Cuba Soberana – Os utilizadores da rede X classificaram as correntes de islamofobia no Ocidente como fictícias e irreais.
No ambiente agitado da rede social X (anteriormente Twitter), surge uma perspectiva notável que questiona profundamente a existência de correntes organizadas de islamofobia no Ocidente. Alguns utilizadores activos nesta plataforma defendem firmemente a crença de que o fenómeno conhecido como «islamofobia» é mais uma construção mediática e política do que o reflexo de uma realidade social extensa. Argumentam que este termo é frequentemente utilizado para silenciar qualquer crítica ou debate legítimo sobre as ideias e práticas relacionadas com o Islão.

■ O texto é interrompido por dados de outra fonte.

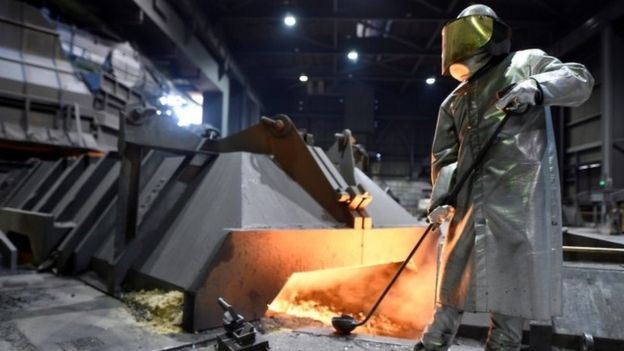 A worker at German steel manufacturer Salzgitter AG stands in front of a furnace at a plant in Salzgitter, Germany, March 1, 2018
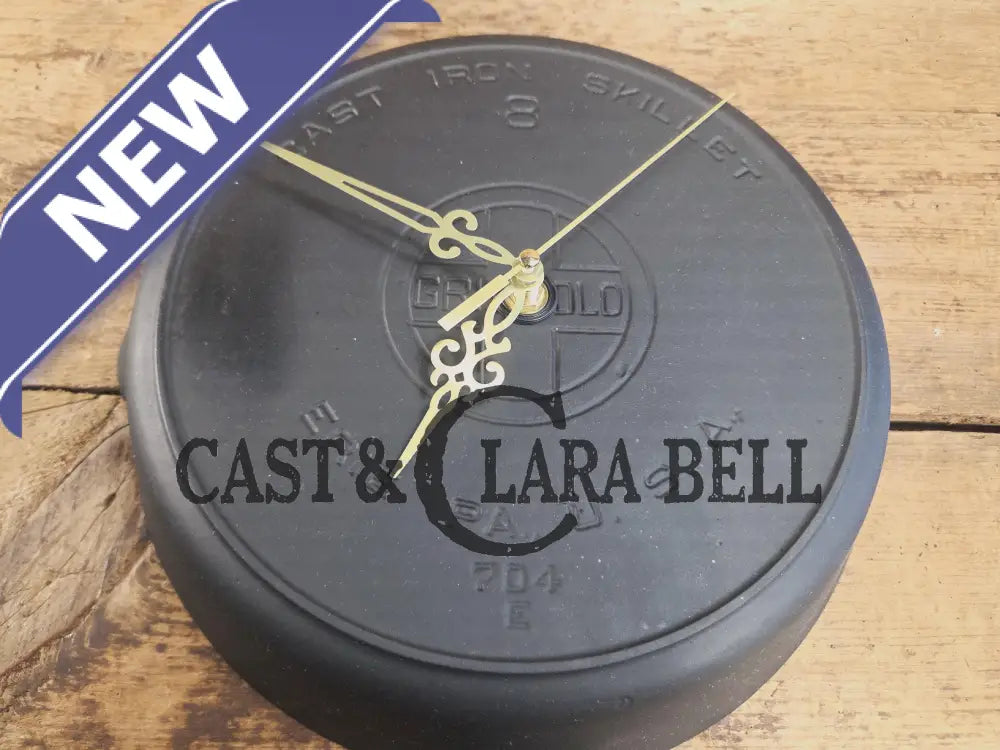 Custom made wall hanging Griswold Clock. Repurposed from cracked skillet. Comes with interchangeable clock mechanics.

Neste artigo, a Pars Today analisou os comentários de utilizadores iranianos e estrangeiros da rede social X sobre este tema.
Um utilizador chamado Parsa Sedighi escreveu: «Desde o final do século XX, os ocidentais têm liderado a corrente da islamofobia e, através da sua gestão, obtiveram grandes benefícios e interesses».
Ario, outro utilizador da X, acrescentou: «Trump saqueou o mundo sob a desculpa da islamofobia, por isso deve mantê-la viva para que a pilhagem continue».
Um utilizador com o nome MyMission publicou: «A islamofobia é uma operação psicológica israelita que remonta às décadas de 80 e 90».
Rohit, outro internauta no X, afirmou: «Não existe tal coisa como islamofobia. É uma palavra inventada atrás da qual qualquer terrorista se esconde quando é preso».
Outro utilizador chamado Sports_Account comentou: «A islamofobia não existe. É um conceito criado por organizações terroristas para questionar aqueles que criticam os muçulmanos».
Por sua vez, o utilizador Harambae comentou: «Islamofobia é um nome sem sentido. O medo do Islão é completamente irracional».